[start]
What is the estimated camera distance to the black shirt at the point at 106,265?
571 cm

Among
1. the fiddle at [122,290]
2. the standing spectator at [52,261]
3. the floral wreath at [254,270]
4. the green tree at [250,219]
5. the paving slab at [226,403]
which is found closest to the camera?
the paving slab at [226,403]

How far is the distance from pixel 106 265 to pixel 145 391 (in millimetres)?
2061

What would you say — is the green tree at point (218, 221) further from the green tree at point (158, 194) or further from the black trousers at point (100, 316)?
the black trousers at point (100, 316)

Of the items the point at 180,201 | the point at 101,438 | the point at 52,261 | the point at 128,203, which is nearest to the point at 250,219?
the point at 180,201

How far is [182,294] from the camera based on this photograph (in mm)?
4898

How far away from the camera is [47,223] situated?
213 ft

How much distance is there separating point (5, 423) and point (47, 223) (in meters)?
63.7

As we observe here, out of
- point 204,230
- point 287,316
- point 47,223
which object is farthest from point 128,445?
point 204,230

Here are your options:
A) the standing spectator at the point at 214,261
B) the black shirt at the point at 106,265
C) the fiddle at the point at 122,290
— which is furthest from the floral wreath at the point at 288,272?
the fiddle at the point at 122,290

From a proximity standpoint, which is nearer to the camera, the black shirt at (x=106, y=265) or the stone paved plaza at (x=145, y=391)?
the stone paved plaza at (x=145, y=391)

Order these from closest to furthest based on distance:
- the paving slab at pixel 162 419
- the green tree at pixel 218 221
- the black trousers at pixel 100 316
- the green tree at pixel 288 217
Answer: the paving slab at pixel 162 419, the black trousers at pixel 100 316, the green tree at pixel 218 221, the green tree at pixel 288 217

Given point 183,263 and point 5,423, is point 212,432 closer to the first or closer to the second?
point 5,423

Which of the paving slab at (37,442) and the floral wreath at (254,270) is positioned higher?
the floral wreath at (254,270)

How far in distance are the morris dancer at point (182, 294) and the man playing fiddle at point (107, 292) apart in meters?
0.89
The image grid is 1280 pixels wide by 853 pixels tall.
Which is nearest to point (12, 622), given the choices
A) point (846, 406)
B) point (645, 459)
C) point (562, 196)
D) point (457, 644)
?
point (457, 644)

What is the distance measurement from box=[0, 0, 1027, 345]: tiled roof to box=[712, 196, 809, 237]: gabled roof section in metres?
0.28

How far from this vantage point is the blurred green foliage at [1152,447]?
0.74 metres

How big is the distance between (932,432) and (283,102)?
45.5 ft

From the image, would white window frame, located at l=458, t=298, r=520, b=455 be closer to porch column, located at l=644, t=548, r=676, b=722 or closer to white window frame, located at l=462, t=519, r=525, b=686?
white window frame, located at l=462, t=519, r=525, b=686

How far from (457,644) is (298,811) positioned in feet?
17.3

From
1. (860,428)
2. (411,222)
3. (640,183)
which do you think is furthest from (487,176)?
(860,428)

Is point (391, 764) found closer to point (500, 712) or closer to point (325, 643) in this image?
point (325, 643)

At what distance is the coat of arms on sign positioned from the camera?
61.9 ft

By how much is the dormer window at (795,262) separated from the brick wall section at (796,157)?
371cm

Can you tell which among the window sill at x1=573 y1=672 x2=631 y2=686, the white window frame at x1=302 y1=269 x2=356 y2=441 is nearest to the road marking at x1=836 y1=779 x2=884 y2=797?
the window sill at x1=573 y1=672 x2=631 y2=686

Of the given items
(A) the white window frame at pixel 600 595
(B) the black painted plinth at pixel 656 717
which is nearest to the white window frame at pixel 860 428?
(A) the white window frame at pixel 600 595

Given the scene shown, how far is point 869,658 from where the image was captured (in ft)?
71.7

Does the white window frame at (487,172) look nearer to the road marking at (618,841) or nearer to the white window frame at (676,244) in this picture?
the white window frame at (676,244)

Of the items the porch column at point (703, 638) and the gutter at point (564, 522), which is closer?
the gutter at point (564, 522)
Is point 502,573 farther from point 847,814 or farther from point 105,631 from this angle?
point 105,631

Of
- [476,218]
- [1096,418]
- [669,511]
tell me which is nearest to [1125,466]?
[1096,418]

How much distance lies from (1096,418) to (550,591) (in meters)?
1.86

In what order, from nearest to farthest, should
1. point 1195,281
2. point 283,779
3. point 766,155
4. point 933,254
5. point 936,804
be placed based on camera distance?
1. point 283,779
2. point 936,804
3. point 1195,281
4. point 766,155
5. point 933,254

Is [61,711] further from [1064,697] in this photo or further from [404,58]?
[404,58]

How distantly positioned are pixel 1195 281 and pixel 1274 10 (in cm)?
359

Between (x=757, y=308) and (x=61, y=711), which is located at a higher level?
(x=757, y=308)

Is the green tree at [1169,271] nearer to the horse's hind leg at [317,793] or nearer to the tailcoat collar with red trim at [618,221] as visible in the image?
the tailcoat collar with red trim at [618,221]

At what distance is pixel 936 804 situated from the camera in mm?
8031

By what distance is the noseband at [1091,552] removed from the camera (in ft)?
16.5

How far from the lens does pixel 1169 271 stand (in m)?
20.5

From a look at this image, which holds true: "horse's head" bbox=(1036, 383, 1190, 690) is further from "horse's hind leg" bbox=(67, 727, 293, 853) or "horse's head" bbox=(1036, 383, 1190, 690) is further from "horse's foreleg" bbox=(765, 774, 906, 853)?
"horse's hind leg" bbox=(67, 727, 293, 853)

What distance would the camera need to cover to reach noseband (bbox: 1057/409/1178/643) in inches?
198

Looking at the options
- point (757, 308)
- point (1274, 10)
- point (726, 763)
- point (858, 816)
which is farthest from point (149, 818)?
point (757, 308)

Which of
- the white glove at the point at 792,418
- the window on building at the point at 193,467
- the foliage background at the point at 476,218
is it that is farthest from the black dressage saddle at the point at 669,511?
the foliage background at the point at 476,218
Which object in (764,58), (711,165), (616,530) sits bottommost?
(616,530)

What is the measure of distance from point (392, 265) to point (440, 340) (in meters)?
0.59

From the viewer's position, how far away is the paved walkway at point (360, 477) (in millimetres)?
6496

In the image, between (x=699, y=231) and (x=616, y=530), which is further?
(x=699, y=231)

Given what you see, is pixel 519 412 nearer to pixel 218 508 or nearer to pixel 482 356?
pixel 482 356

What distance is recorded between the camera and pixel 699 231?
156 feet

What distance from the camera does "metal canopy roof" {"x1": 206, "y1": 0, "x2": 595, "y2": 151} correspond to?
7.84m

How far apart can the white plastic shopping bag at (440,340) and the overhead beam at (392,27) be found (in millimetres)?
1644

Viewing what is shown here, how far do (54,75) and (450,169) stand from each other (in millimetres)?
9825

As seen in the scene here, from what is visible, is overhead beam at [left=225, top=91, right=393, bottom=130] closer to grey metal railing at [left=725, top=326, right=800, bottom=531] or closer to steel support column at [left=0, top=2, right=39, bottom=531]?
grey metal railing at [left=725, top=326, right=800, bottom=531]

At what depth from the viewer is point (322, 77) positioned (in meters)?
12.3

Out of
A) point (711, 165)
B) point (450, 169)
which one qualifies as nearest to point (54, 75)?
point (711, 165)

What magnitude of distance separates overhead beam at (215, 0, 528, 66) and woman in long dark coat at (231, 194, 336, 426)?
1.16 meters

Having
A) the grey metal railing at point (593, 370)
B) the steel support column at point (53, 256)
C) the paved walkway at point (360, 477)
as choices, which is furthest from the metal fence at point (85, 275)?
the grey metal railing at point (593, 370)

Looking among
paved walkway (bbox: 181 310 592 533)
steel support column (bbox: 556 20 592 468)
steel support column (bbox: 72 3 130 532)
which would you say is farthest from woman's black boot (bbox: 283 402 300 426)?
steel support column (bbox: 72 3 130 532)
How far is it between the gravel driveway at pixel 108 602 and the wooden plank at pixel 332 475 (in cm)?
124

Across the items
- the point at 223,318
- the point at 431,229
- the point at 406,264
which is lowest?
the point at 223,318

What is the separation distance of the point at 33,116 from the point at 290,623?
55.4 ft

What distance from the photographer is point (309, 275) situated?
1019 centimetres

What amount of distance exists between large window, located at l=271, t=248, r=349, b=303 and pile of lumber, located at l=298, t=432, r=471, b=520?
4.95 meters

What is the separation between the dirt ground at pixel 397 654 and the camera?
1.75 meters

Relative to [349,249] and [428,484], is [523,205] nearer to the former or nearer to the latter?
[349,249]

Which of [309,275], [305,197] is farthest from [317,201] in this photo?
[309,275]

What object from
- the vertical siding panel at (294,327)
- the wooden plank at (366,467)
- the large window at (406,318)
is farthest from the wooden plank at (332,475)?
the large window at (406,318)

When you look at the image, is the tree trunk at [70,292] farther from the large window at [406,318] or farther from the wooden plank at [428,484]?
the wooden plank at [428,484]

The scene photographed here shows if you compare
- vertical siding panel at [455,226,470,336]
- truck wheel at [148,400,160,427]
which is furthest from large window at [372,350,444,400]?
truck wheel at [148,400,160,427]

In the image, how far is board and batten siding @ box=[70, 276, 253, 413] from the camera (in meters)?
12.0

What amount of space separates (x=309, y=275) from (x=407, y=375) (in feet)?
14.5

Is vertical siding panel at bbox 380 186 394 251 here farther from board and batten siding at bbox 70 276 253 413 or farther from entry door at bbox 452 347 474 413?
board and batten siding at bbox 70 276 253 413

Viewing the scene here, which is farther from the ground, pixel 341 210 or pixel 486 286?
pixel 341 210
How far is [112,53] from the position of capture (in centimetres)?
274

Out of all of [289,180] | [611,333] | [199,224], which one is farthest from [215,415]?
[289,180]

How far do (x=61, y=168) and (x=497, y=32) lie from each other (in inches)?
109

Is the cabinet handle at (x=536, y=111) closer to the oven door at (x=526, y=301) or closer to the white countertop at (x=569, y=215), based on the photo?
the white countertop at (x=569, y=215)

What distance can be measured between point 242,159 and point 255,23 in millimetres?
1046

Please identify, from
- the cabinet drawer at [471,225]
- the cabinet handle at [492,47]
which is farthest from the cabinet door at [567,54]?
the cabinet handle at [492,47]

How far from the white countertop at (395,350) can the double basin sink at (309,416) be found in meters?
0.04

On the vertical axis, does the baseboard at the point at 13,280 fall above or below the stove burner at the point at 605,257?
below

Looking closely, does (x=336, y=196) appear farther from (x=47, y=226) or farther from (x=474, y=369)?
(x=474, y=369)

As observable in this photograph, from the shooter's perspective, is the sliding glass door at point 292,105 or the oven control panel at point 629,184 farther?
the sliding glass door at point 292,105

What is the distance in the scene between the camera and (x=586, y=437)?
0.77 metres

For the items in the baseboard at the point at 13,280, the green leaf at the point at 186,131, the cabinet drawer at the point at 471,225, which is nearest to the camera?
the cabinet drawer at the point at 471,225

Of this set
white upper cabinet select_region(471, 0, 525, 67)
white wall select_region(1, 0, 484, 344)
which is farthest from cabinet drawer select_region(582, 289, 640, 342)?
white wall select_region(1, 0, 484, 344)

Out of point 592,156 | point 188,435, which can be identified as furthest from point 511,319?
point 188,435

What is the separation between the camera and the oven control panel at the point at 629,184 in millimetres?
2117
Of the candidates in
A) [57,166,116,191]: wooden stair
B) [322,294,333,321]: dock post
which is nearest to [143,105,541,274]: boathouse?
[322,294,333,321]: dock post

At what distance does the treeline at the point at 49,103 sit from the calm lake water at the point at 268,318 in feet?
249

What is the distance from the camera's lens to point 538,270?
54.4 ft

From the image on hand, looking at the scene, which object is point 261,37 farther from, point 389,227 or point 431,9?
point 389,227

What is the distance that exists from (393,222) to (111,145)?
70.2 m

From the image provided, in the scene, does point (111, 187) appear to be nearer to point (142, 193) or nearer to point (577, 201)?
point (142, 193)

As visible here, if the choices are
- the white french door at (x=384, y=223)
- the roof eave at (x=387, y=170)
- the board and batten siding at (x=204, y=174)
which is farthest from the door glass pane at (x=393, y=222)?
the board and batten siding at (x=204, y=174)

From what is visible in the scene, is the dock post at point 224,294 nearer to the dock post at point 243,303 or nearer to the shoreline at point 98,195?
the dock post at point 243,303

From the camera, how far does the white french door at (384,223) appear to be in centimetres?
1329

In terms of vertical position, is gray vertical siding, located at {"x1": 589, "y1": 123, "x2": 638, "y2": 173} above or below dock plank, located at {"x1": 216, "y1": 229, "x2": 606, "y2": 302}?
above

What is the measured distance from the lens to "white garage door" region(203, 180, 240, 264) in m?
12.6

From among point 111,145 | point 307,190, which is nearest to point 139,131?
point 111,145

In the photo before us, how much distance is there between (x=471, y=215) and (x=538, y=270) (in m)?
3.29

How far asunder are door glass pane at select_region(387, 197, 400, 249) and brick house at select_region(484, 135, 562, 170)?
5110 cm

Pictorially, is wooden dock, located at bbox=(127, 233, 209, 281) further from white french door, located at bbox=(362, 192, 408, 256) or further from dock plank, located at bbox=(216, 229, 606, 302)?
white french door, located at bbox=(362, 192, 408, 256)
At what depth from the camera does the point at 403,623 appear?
[end]
■ **What you have to do**
Reproduce verbatim the part of the rows that opens with the line containing "From among point" and closes with the last line of the rows, including both of those lines.

■ **Result of this task**
From among point 111,145 | point 307,190, which is nearest to point 139,131?
point 111,145

In the photo before us, how much distance is there between (x=471, y=215) and (x=538, y=270) (in m)?
3.29

How far asunder are door glass pane at select_region(387, 197, 400, 249) and brick house at select_region(484, 135, 562, 170)?
5110 cm

Pictorially, is wooden dock, located at bbox=(127, 233, 209, 281) further from white french door, located at bbox=(362, 192, 408, 256) or further from dock plank, located at bbox=(216, 229, 606, 302)?
white french door, located at bbox=(362, 192, 408, 256)
At what depth from the camera does the point at 403,623 appear?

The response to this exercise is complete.